Use Peekaboo when you want the broad macOS automation surface and OpenClaw.app's permission-aware bridge host. Use Codex Computer Use when a Codex-mode agent should rely on Codex's native computer-use plugin. Use direct cua-driver mcp when you want the CUA driver exposed to any OpenClaw-managed runtime as a normal MCP server.

Enable the bridge

In the macOS app:

  • Settings → Enable Peekaboo Bridge

When enabled, OpenClaw starts a local UNIX socket server. If disabled, the host is stopped and peekaboo will fall back to other available hosts.

Client discovery order

Peekaboo clients typically try hosts in this order:

  1. Peekaboo.app (full UX)
  2. Claude.app (if installed)
  3. OpenClaw.app (thin broker)

Use peekaboo bridge status --verbose to see which host is active and which socket path is in use. You can override with:

export PEEKABOO_BRIDGE_SOCKET=/path/to/bridge.sock

Security and permissions

  • The bridge validates caller code signatures; an allowlist of TeamIDs is enforced (Peekaboo host TeamID + OpenClaw app TeamID).
  • Requests time out after ~10 seconds.
  • If required permissions are missing, the bridge returns a clear error message rather than launching System Settings.

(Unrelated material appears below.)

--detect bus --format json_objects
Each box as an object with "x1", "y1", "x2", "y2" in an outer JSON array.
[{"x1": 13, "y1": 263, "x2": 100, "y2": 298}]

Snapshot behavior (automation)

Snapshots are stored in memory and expire automatically after a short window. If you need longer retention, recapture from the client.

Troubleshooting

  • If peekaboo reports “bridge client is not authorized”, ensure the client is properly signed or run the host with PEEKABOO_ALLOW_UNSIGNED_SOCKET_CLIENTS=1 in debug mode only.
  • If no hosts are found, open one of the host apps (Peekaboo.app or OpenClaw.app) and confirm permissions are granted.